DIRECTIONS:
1. Revise the stock market text starting at "The stock market is" and ending at "front of you.", with "rules" swapped for "guidelines".
2. Write what follows in the stock market text, picking up after its last sentence.

The stock market is a very complex, sensitive, and technical place. There are no set of rules or method by which profit can be ensured. Because a lot of factors are waving here and these factors are never constant- they keep changing. So, you must be very cautious and extra careful when you invest in this market; or else there is always a risk of incurring the loss. However, following some rules may help you do well in this market and undoubtedly the risk factor will minimize.
Here, we bring 10 most important rules for you which are acknowledged worldwide. However, we suggest you make your own decision following these rules based on the circumstances that may be put in front of you.
1. Split Your Investment Into Parts
The money you have on your hand for investment, divide it into separate parts. Invest each part in different sectors. Let’s say, you have 30,000 USD for investment. So in this case, invest 10,000 USD in the Stock market, keep 10,000 USD for savings and the rest 10,000 USD, you can buy land or utilize the cash on buying other personal property. Investing in different sectors like this will reduce the risk. So, if you incur the loss in one sector- you could make up for it from the profit earned from the other one. So, do not dare to put all your investment into the share market or in one sector alone.
2. Invest in Active Shares
It is better to keep an eye out for some aspects before investing in the share market. One of them is the fundamentals of the company. What the company manufactures, where do they sell their manufactured goods, sales in the past few years, profits and revenue records. Besides that, you should give special importance to this particular aspect. That is you should see whether the shares you are planning to invest in are active-shares or not. It means whether the particular shares are being traded every day or not. Because when you invest, you might want to consider pulling off your investments anytime easily. Buying shares that are not being traded on a regular-basis might end you up in deep trouble. You will not find buyers for the shares, or sometimes you will have to sell them for a lower value. What happens then is that either your investments are halted or you have to get out of it with a loss.

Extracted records
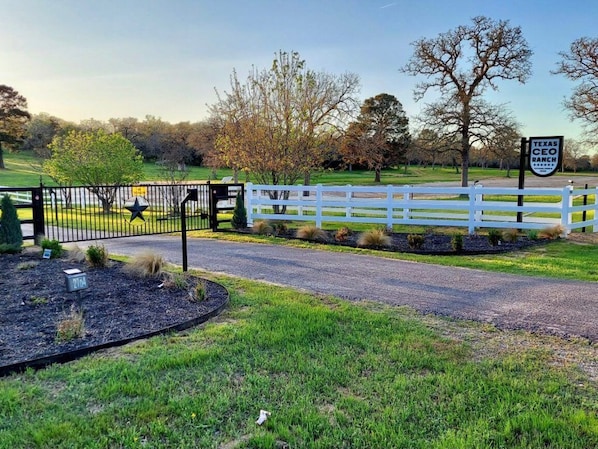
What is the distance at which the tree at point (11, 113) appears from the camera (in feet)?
171

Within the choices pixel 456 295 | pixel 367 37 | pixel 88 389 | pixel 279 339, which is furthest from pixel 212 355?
pixel 367 37

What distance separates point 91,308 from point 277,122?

ANSWERS TO EACH TASK:
1.
The stock market is a very complex, sensitive, and technical place. There are no set of guidelines or method by which profit can be ensured. Because a lot of factors are waving here and these factors are never constant- they keep changing. So, you must be very cautious and extra careful when you invest in this market; or else there is always a risk of incurring the loss. However, following some guidelines may help you do well in this market and undoubtedly the risk factor will minimize.
Here, we bring 10 most important guidelines for you which are acknowledged worldwide. However, we suggest you make your own decision following these guidelines based on the circumstances that may be put in front of you.

2.
3. Plan Wisely Before Investment
It would be best if you always had a plan before buying any shares. It is wise to consider thinking about how much profit you expect from your stocks and how much loss are you willing to incur before pulling off your investment by selling those shares. Let’s say, for example, You invest in the stock market with an expectation to make 10% profit of your shares. Share value keeps rising, and you might wait for the profits to hit 15% to 20%. But remember, it is not good to be greedy seeing the prices hiking up. Do not listen to rumors. It is better to sell the shares on time instead of expecting more profit. Because if you do not sell them on time, you might have to face loss instead of counting profit.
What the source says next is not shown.